The code also isn't undefined behavior... but you are really asking to hit compiler bugs! This is an easy way to confuse gcc into wrongly determining that the code has undefined behavior, and if gcc gets confused then it may determine that a code path can't be taken. Code paths that can't be taken may be deleted.

The main rule here is that memory has a type which is determined by what was last written into it, and you may only read or examine the memory using that type. (for the type, we ignore attributes like the distinction between signed and unsigned) There is a minor exception that is just enough to implement something like memcpy by using a (char⁎) to read and then write as a char. You still aren't supposed to look at that char. These rules apply to memory accessed via pointers, no matter how you cast them, and to memory accessed via union members.

Real compilers differ from that:

Every compiler I'm aware of will not enforce the rules for unions. The gcc compiler promises not to enforce the rules in this case.

Every compiler I'm aware of will let you look at any data that has been read as a char, so the memcpy trick works and you can do things like determine endianness at runtime.

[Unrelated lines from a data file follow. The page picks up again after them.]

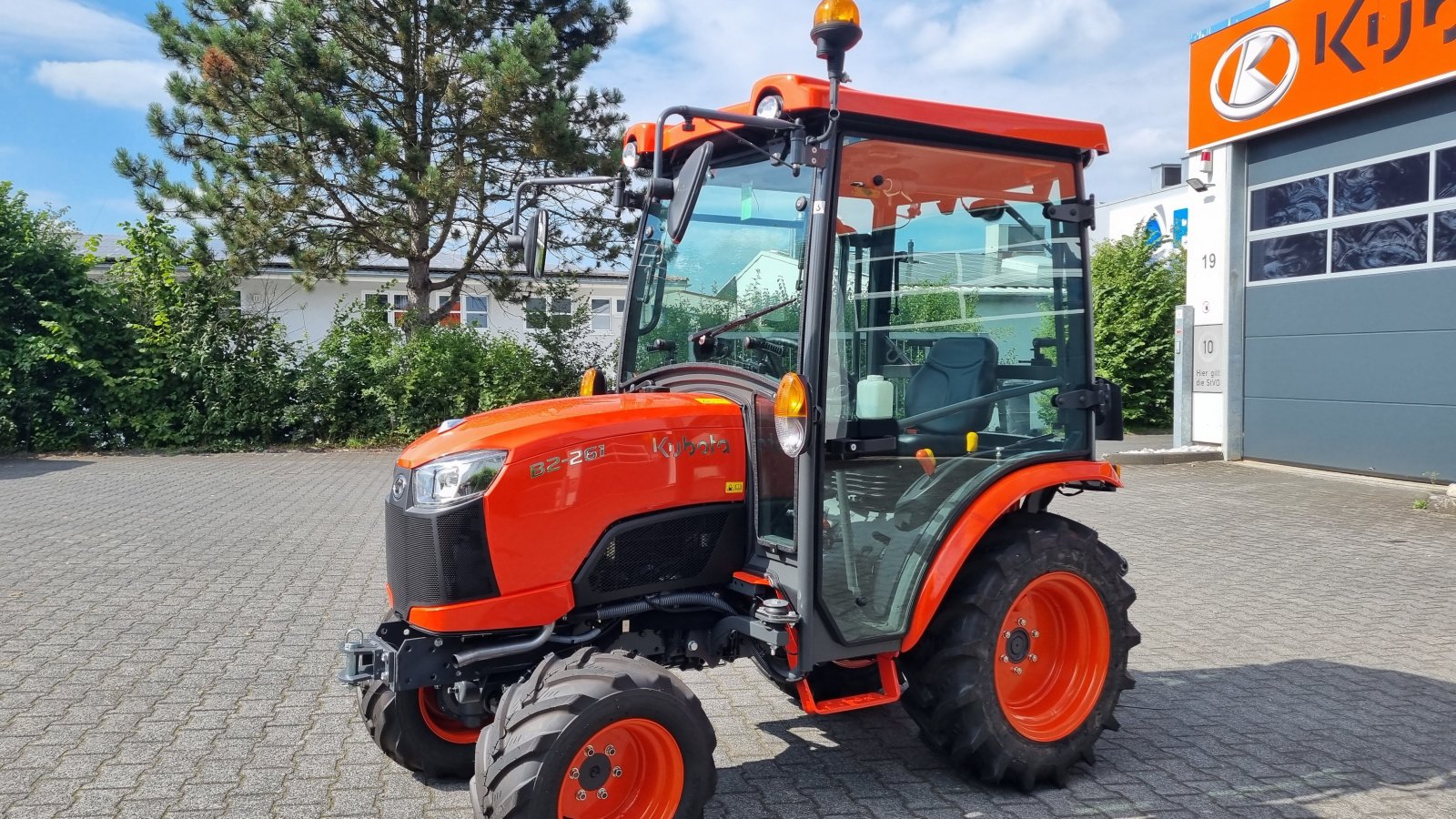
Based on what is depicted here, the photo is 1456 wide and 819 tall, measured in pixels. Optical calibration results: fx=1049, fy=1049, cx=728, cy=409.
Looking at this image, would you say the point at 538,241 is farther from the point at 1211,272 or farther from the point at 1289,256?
the point at 1211,272

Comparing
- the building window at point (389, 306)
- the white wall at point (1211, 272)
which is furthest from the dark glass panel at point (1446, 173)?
the building window at point (389, 306)

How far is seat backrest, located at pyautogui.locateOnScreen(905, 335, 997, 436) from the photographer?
374 centimetres

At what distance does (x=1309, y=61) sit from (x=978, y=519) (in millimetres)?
10913

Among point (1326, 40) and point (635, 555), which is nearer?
point (635, 555)

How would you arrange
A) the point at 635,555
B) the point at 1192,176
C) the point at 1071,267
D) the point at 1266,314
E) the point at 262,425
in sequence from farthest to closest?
the point at 262,425 → the point at 1192,176 → the point at 1266,314 → the point at 1071,267 → the point at 635,555

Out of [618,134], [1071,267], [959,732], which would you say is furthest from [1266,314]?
[959,732]

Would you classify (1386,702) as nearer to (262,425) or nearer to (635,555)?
(635,555)

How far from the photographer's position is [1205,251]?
13.7 meters

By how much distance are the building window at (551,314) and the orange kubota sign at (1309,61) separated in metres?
8.96

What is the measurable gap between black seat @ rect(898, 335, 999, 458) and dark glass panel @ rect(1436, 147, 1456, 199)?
9209mm

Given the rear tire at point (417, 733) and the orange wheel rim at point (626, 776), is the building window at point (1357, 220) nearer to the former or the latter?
the orange wheel rim at point (626, 776)

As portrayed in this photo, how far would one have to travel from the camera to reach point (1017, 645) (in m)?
3.88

It is legit to initialize a type X variable, take the address of it, cast it from (X⁎) to (Y⁎), pass it through arbitrary data structures and functions to hide the origin from the compiler, cast the (Y⁎) back to (X⁎), and then access the type X variable. If you do this, gcc may generate bad code.

1 comments

Is there a way then to write compliant/non-UB/non-buggy memory allocator/GC in C/C++?
The moment you call sbrk or mmap, you're outside of standard C, so no. Treating a pointer as an integer in order to mess with the bits is also a violation.

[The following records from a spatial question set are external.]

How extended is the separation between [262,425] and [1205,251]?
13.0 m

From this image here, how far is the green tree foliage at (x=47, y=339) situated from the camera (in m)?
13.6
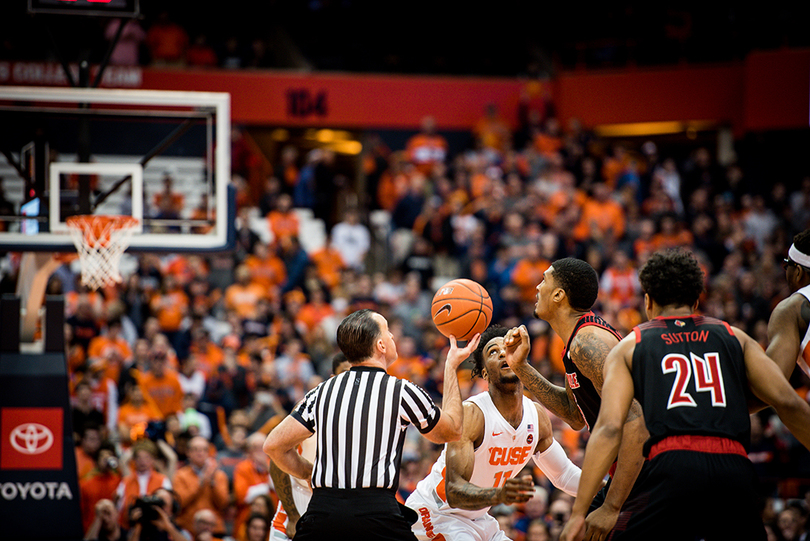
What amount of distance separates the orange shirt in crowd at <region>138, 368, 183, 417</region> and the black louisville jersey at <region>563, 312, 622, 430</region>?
762 cm

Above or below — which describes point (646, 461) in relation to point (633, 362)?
below

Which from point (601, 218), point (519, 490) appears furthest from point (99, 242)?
point (601, 218)

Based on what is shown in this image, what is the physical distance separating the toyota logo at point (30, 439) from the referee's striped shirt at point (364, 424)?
183 inches

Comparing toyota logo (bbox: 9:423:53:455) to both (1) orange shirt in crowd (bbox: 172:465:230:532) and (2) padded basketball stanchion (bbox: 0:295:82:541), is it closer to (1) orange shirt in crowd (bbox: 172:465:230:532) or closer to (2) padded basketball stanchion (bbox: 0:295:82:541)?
(2) padded basketball stanchion (bbox: 0:295:82:541)

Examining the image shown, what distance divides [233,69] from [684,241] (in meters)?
10.7

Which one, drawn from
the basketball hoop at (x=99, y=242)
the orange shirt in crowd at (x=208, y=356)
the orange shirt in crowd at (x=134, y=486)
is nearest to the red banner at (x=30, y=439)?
the orange shirt in crowd at (x=134, y=486)

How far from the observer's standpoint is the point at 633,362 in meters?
4.43

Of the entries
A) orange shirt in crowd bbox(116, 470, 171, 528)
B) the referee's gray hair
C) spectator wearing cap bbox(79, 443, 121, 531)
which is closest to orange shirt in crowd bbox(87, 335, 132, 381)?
spectator wearing cap bbox(79, 443, 121, 531)

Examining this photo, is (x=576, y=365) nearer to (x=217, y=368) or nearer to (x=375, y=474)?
(x=375, y=474)

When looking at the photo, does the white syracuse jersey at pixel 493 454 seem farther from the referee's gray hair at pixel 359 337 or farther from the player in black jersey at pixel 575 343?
the referee's gray hair at pixel 359 337

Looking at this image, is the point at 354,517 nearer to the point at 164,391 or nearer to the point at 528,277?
the point at 164,391

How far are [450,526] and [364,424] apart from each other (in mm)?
1518

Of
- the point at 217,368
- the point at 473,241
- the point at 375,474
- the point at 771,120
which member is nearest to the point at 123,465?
the point at 217,368

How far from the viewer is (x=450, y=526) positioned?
19.1ft
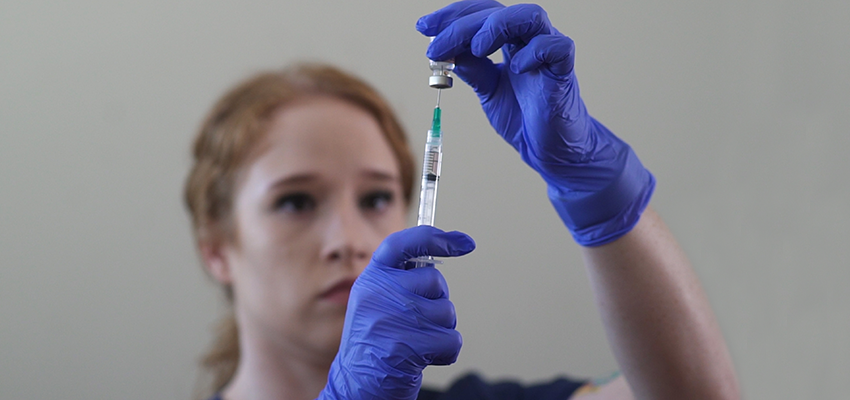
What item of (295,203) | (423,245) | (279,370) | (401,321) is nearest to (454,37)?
(423,245)

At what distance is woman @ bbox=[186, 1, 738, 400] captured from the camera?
2.96 ft

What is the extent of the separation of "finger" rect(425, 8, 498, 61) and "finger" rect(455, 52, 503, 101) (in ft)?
0.20

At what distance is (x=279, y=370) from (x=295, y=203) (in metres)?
0.42

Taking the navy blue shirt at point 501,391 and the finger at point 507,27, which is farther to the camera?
the navy blue shirt at point 501,391

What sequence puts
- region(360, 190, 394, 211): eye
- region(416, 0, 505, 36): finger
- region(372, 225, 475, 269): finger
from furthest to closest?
region(360, 190, 394, 211): eye
region(416, 0, 505, 36): finger
region(372, 225, 475, 269): finger

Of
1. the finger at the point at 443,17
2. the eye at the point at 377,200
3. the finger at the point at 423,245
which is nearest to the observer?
the finger at the point at 423,245

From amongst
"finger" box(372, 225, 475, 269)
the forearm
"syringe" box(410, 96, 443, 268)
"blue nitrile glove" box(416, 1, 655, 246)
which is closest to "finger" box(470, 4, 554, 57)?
"blue nitrile glove" box(416, 1, 655, 246)

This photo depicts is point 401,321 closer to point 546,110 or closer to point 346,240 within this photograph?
point 546,110

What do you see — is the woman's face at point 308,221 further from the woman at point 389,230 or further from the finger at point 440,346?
the finger at point 440,346

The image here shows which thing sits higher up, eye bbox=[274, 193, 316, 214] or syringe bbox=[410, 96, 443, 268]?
syringe bbox=[410, 96, 443, 268]

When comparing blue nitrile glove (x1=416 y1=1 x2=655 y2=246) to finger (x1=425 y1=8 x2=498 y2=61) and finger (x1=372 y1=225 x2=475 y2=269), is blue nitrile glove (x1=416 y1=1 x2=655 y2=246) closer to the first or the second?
finger (x1=425 y1=8 x2=498 y2=61)

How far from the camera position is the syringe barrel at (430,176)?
914 millimetres

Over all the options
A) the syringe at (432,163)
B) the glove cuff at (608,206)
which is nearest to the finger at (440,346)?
the syringe at (432,163)

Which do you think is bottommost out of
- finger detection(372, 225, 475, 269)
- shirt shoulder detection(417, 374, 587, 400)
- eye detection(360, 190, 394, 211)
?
shirt shoulder detection(417, 374, 587, 400)
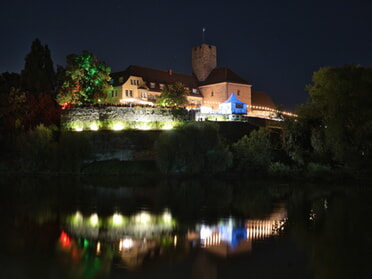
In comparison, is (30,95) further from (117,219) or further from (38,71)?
(117,219)

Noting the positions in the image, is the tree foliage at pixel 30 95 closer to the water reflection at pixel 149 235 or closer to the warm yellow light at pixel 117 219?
the warm yellow light at pixel 117 219

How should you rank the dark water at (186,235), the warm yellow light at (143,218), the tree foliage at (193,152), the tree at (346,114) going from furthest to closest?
the tree foliage at (193,152) → the tree at (346,114) → the warm yellow light at (143,218) → the dark water at (186,235)

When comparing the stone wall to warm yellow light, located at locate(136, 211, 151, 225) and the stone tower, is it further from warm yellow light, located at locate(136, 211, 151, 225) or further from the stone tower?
warm yellow light, located at locate(136, 211, 151, 225)

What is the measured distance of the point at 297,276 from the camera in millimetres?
9195

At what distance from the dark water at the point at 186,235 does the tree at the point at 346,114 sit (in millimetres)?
6451

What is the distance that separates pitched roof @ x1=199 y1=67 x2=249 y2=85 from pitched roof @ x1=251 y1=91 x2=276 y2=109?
520 cm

Aside from that, the style used here is probably OK. It is hard to say what exactly would trigger the gcc bugs, but I'm pretty sure that a recent gcc would be OK for this code.

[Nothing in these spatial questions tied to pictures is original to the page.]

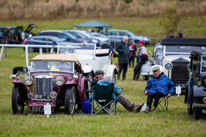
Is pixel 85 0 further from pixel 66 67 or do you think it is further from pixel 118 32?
pixel 66 67

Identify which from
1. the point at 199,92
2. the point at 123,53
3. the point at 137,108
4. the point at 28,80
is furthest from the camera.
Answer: the point at 123,53

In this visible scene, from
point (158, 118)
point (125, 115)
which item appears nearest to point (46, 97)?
point (125, 115)

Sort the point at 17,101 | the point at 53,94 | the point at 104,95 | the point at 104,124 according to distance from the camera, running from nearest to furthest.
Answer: the point at 104,124, the point at 53,94, the point at 17,101, the point at 104,95

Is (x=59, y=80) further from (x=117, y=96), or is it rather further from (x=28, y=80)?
(x=117, y=96)

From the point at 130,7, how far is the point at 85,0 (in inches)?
417

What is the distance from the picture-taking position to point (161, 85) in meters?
9.12

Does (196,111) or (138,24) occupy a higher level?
(138,24)

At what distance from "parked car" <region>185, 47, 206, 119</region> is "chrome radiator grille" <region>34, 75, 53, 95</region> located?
342 centimetres

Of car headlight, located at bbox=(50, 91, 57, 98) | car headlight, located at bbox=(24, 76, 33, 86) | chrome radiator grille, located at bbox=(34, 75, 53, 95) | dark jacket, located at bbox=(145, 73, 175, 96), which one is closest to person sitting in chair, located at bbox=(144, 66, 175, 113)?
dark jacket, located at bbox=(145, 73, 175, 96)

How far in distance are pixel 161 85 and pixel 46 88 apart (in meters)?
3.04

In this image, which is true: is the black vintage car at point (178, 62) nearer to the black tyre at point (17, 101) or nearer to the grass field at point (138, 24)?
the black tyre at point (17, 101)

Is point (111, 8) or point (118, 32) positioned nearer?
point (118, 32)

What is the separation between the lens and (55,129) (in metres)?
6.77

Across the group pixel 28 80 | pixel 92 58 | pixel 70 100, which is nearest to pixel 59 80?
pixel 70 100
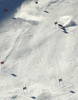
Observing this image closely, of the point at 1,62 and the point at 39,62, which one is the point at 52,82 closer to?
the point at 39,62

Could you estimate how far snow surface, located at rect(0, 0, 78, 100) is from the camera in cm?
1975

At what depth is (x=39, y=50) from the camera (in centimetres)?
2320

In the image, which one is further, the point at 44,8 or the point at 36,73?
the point at 44,8

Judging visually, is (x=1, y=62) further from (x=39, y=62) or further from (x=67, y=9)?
(x=67, y=9)

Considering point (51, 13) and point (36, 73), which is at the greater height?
point (51, 13)

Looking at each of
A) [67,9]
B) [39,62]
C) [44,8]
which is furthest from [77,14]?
[39,62]

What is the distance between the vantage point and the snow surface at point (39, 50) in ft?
64.8

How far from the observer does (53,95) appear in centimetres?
1889

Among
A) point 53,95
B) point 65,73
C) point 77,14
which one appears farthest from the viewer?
point 77,14

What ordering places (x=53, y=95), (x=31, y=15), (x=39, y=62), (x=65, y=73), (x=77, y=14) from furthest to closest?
1. (x=31, y=15)
2. (x=77, y=14)
3. (x=39, y=62)
4. (x=65, y=73)
5. (x=53, y=95)

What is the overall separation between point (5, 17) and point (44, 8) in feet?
16.4

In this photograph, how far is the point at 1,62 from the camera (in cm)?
2288

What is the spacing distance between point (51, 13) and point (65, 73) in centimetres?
895

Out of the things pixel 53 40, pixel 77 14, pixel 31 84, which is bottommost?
pixel 31 84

> Treating a pointer as an integer in order to mess with the bits is also a violation.

Violation of what exactly? Converting a pointer to an integer, and vice versa, is implementation defined. As long as you're not trying to write implementation-independent code, it's perfectly fine.

Sure, you can convert, but the whole point of converting is to do things that violate the C standard. In theory, a standard-conforming C implementation could have the bits of a pointer be encrypted by the CPU. There is nothing meaningful that you could do to those bits. Rounding pointers up or down for alignment is impossible in standards-conforming C code.